Sull’onda del successo di AleMondiAle, inizio questo spazio per commentare l’attualità calcistica e sportiva, anche e soprattutto delle mie squadre, in primis Udinese, FC Barcelona, Crvena Zvezda (ormai ai minimi storici), Boca Juniors, Flamengo e zone limitrofe.Durante i prossimi mesi spero di avere la possibilità di assistere a diverse partite in vari stadi, di cui riferirò qui.

Tutte le foto presenti in questo spazio sono mie, salvo indicazione contraria.

Il titolo si riferisce a un progetto che spero di recuperare: trovare e raccontare alcune storie di un calcio che ormai non esiste più, seppellito dalle vagonate di miliardi (di euro) delle televisioni simboleggiate dall’avvento della musichetta della Champions. Storie precedenti alla legge Bosman e alla globalizzazione calcistica, quando i numeri dei giocatori andavano dall’1 all’11 e le formazioni si recitavano a memoria tutte d’un fiato.

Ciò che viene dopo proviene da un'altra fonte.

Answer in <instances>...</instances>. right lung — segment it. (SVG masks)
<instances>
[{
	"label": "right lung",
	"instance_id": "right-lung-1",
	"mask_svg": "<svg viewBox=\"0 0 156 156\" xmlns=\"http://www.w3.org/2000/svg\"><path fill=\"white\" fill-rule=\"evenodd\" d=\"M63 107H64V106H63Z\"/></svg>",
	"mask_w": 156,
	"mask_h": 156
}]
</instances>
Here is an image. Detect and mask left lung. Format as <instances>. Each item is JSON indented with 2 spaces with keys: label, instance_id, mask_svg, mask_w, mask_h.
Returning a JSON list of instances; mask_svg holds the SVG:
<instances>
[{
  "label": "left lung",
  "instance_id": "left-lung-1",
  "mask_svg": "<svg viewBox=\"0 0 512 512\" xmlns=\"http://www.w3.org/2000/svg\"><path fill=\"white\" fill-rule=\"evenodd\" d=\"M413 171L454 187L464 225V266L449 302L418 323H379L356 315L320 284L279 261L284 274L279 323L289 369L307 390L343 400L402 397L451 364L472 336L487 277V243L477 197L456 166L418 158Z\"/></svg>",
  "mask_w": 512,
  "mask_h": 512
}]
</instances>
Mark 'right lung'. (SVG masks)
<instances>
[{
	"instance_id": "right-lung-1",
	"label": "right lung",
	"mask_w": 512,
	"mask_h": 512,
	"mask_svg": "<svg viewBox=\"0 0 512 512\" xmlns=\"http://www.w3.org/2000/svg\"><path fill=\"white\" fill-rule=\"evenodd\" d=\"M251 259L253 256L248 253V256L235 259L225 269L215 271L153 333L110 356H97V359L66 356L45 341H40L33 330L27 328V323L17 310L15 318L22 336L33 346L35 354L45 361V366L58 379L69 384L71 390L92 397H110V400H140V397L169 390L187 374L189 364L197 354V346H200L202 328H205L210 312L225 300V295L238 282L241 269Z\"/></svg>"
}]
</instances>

Un calcio genuino in cui c’era posto per i giocatori tecnici, la tradizione, l’identità, lo spessore umano, in cui si giocava in stadi che hanno fatto la storia di questo gioco e che piano piano vengono soppiantati da modernissimi ed asettici impianti.

Calciatori e squadre più o meno noti, resi famosi da un’impresa o un episodio, oppure giocatori dal talento inarrivabile ma che per una ragione o per un’altra non sono riusciti a raggiungere i livelli che avrebbero meritato, o simboli di una squadra, di un club, di una nazione o di un paese.

Le loro vicende sono dei piccoli romanzi insieme ai quali si sviluppano molti altri temi, situazioni politiche, sociali, umane, letterarie che si prestano ad essere raccontate con la scusa del calcio.

Una parte delle storie si svolgono entro la fine degli anni Ottanta quando esisteva ancora la Cortina di Ferro, il continente europeo era diviso in due blocchi contrapposti e lo sport (e dunque anche il calcio, rappresentato specialmente nelle coppe europee) costituiva un momento di incontro e al tempo stesso di competizione.

Per alcuni, tra i quali chi scrive (allora adolescente), quel calcio era anche un modo e una scusa per imparare la geografia, per conoscere nuove città e paesi, accenti esotici, l’esistenza di minoranze o questioni geopolitiche, oltre che per appassionarsi alle storie di personaggi che continuano in molti casi ad essere ignorati in Italia, dove non esiste una conoscenza calcistica come invece accade altrove.

Sembra un secolo fa, ma sono passati solo vent’anni.